Le 22 octobre, le gouvernement a lancé une nouvelle version de l’application de traçage du Covid-19. « TousAntiCovid » a remplacé StopCovid. Après l’échec de la première version, qui n’avait été téléchargée que 2,6 millions de fois depuis début juin, la forme et le contenu éditorial ont fait l’objet d’améliorations afin de rendre l'application plus attractive. L'appli propose ainsi un fil d'actualités en temps réel sur l'épidémie, ainsi que des chiffres sur son utilisation pour créer un effet d'entraînement et de motivation.
Pour le moment, ce relooking semble avoir l'effet escompté puisqu’en cinq jours, le nombre de téléchargements de l'application s'élève désormais à 4,2 millions, soit 1,6 million de plus depuis la mise en place de la nouvelle version, a annoncé mardi la ministre déléguée chargée de l’Autonomie, Brigitte Bourguignon.
Chez les médecins, la mise à jour et la reprise de l'épidémie ont en tout cas convaincu certains de s'y mettre.

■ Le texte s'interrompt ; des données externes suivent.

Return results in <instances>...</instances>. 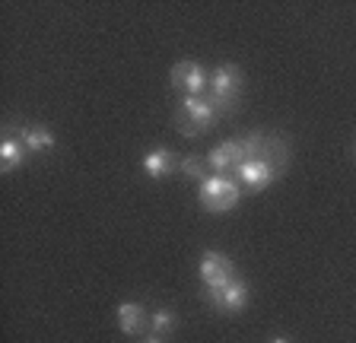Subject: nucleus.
Masks as SVG:
<instances>
[{"label": "nucleus", "mask_w": 356, "mask_h": 343, "mask_svg": "<svg viewBox=\"0 0 356 343\" xmlns=\"http://www.w3.org/2000/svg\"><path fill=\"white\" fill-rule=\"evenodd\" d=\"M220 121V112H216V105L210 102V96H185L181 99V112H178V131L185 137H197L204 131Z\"/></svg>", "instance_id": "f257e3e1"}, {"label": "nucleus", "mask_w": 356, "mask_h": 343, "mask_svg": "<svg viewBox=\"0 0 356 343\" xmlns=\"http://www.w3.org/2000/svg\"><path fill=\"white\" fill-rule=\"evenodd\" d=\"M197 201L207 213H226L242 201V187H238V181L226 178V175H210V178L200 181Z\"/></svg>", "instance_id": "f03ea898"}, {"label": "nucleus", "mask_w": 356, "mask_h": 343, "mask_svg": "<svg viewBox=\"0 0 356 343\" xmlns=\"http://www.w3.org/2000/svg\"><path fill=\"white\" fill-rule=\"evenodd\" d=\"M242 90V70L236 64H220V67L210 70V102L216 105V112H232L236 108V96Z\"/></svg>", "instance_id": "7ed1b4c3"}, {"label": "nucleus", "mask_w": 356, "mask_h": 343, "mask_svg": "<svg viewBox=\"0 0 356 343\" xmlns=\"http://www.w3.org/2000/svg\"><path fill=\"white\" fill-rule=\"evenodd\" d=\"M169 80L175 90H185V96H207L210 90V74L194 60H178Z\"/></svg>", "instance_id": "20e7f679"}, {"label": "nucleus", "mask_w": 356, "mask_h": 343, "mask_svg": "<svg viewBox=\"0 0 356 343\" xmlns=\"http://www.w3.org/2000/svg\"><path fill=\"white\" fill-rule=\"evenodd\" d=\"M200 280L207 290H222L236 280V267L222 251H204L200 258Z\"/></svg>", "instance_id": "39448f33"}, {"label": "nucleus", "mask_w": 356, "mask_h": 343, "mask_svg": "<svg viewBox=\"0 0 356 343\" xmlns=\"http://www.w3.org/2000/svg\"><path fill=\"white\" fill-rule=\"evenodd\" d=\"M277 165L274 162H267V159H258V156H245V162L236 169L238 181H242L248 191H264L270 181L277 178Z\"/></svg>", "instance_id": "423d86ee"}, {"label": "nucleus", "mask_w": 356, "mask_h": 343, "mask_svg": "<svg viewBox=\"0 0 356 343\" xmlns=\"http://www.w3.org/2000/svg\"><path fill=\"white\" fill-rule=\"evenodd\" d=\"M204 296L210 299V306L220 308V312H242L248 306V286L242 280H232L229 286H222V290H207Z\"/></svg>", "instance_id": "0eeeda50"}, {"label": "nucleus", "mask_w": 356, "mask_h": 343, "mask_svg": "<svg viewBox=\"0 0 356 343\" xmlns=\"http://www.w3.org/2000/svg\"><path fill=\"white\" fill-rule=\"evenodd\" d=\"M210 169L216 172V175H226V172H236L238 165L245 162V147L242 140H229V143H220V147L213 149L207 156Z\"/></svg>", "instance_id": "6e6552de"}, {"label": "nucleus", "mask_w": 356, "mask_h": 343, "mask_svg": "<svg viewBox=\"0 0 356 343\" xmlns=\"http://www.w3.org/2000/svg\"><path fill=\"white\" fill-rule=\"evenodd\" d=\"M140 165L149 178H165V175H172L175 169H181V159H178L172 149H149Z\"/></svg>", "instance_id": "1a4fd4ad"}, {"label": "nucleus", "mask_w": 356, "mask_h": 343, "mask_svg": "<svg viewBox=\"0 0 356 343\" xmlns=\"http://www.w3.org/2000/svg\"><path fill=\"white\" fill-rule=\"evenodd\" d=\"M118 328H121V334H127V337H134V334H140L143 331V324H147V312H143V306L140 302H121L118 306Z\"/></svg>", "instance_id": "9d476101"}, {"label": "nucleus", "mask_w": 356, "mask_h": 343, "mask_svg": "<svg viewBox=\"0 0 356 343\" xmlns=\"http://www.w3.org/2000/svg\"><path fill=\"white\" fill-rule=\"evenodd\" d=\"M19 140L26 143V149L29 153H44V149H54V134L48 131V127H42V124H35V127H22V134H19Z\"/></svg>", "instance_id": "9b49d317"}, {"label": "nucleus", "mask_w": 356, "mask_h": 343, "mask_svg": "<svg viewBox=\"0 0 356 343\" xmlns=\"http://www.w3.org/2000/svg\"><path fill=\"white\" fill-rule=\"evenodd\" d=\"M22 159H26V143L22 140L7 137V140L0 143V169L3 172H16L22 165Z\"/></svg>", "instance_id": "f8f14e48"}, {"label": "nucleus", "mask_w": 356, "mask_h": 343, "mask_svg": "<svg viewBox=\"0 0 356 343\" xmlns=\"http://www.w3.org/2000/svg\"><path fill=\"white\" fill-rule=\"evenodd\" d=\"M149 324H153V334L165 337V334H172V331L178 328V318H175L172 308H156V312L149 315Z\"/></svg>", "instance_id": "ddd939ff"}, {"label": "nucleus", "mask_w": 356, "mask_h": 343, "mask_svg": "<svg viewBox=\"0 0 356 343\" xmlns=\"http://www.w3.org/2000/svg\"><path fill=\"white\" fill-rule=\"evenodd\" d=\"M207 159H200V156H185L181 159V172L185 175H191V178H197V181H204V178H210L207 175Z\"/></svg>", "instance_id": "4468645a"}, {"label": "nucleus", "mask_w": 356, "mask_h": 343, "mask_svg": "<svg viewBox=\"0 0 356 343\" xmlns=\"http://www.w3.org/2000/svg\"><path fill=\"white\" fill-rule=\"evenodd\" d=\"M143 343H163V337H159V334H153V337H147V340H143Z\"/></svg>", "instance_id": "2eb2a0df"}, {"label": "nucleus", "mask_w": 356, "mask_h": 343, "mask_svg": "<svg viewBox=\"0 0 356 343\" xmlns=\"http://www.w3.org/2000/svg\"><path fill=\"white\" fill-rule=\"evenodd\" d=\"M270 343H289V340H286V337H274V340H270Z\"/></svg>", "instance_id": "dca6fc26"}]
</instances>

J'ai téléchargé l'appli @TousAntiCovid #TousAntiCovid
— Le Doc (@Le___Doc) October 22, 2020
Mieux, relooking intéressant.
Le Capcha peut en rebuter quelques uns, n'hésitez pas à relancer la génération si nécessaire, surtout ce soir
Essayons tous de télécharger cette app, ça ne peut qu'aider dans cette pandémie. pic.twitter.com/2azh1ftwHS
Une arme supplémentaire dans leur arsenal
Le Dr Trystan Bacon, généraliste à Angers (Maine-et-Loire), n’avait ainsi pas installé la première version mais a décidé de télécharger la nouvelle. L’arrivée dans cette nouvelle phase épidémique, que beaucoup de médecins redoutaient, l’a convaincu de s’y mettre. « Je ne suis pas pour le solutionnisme technologique mais la situation fait qu’il faut réévaluer les moyens que nous mettons en œuvre. Nous voyons bien que l’enquête autour des clusters ne suffit pas et le gouvernement a fait un effort de transparence sur l’application », explique-t-il.
Le Dr Pierre-François Angrand, généraliste à Boeschèpe (Nord), n’a quant à lui téléchargé aucune des deux versions. Il juge qu'elle n’a aucune utilité pour les omnipraticiens. Et d'un point de vue de santé publique, « la question reste grande ouverte », ajoute-t-il. « Même dans les pays où une telle application a été largement téléchargée, il n’y a pas d'apport mirobolant », souligne le Dr Angrand. « Mais après, est-ce que cela a sa place dans le fameux schéma du gruyère et peut combler quelques trous ? Oui, pourquoi pas », reconnaît-il. « Si des patients veulent l’installer, je ne vais par leur déconseiller. Cela peut avoir une petite place dans la prise en charge globale ».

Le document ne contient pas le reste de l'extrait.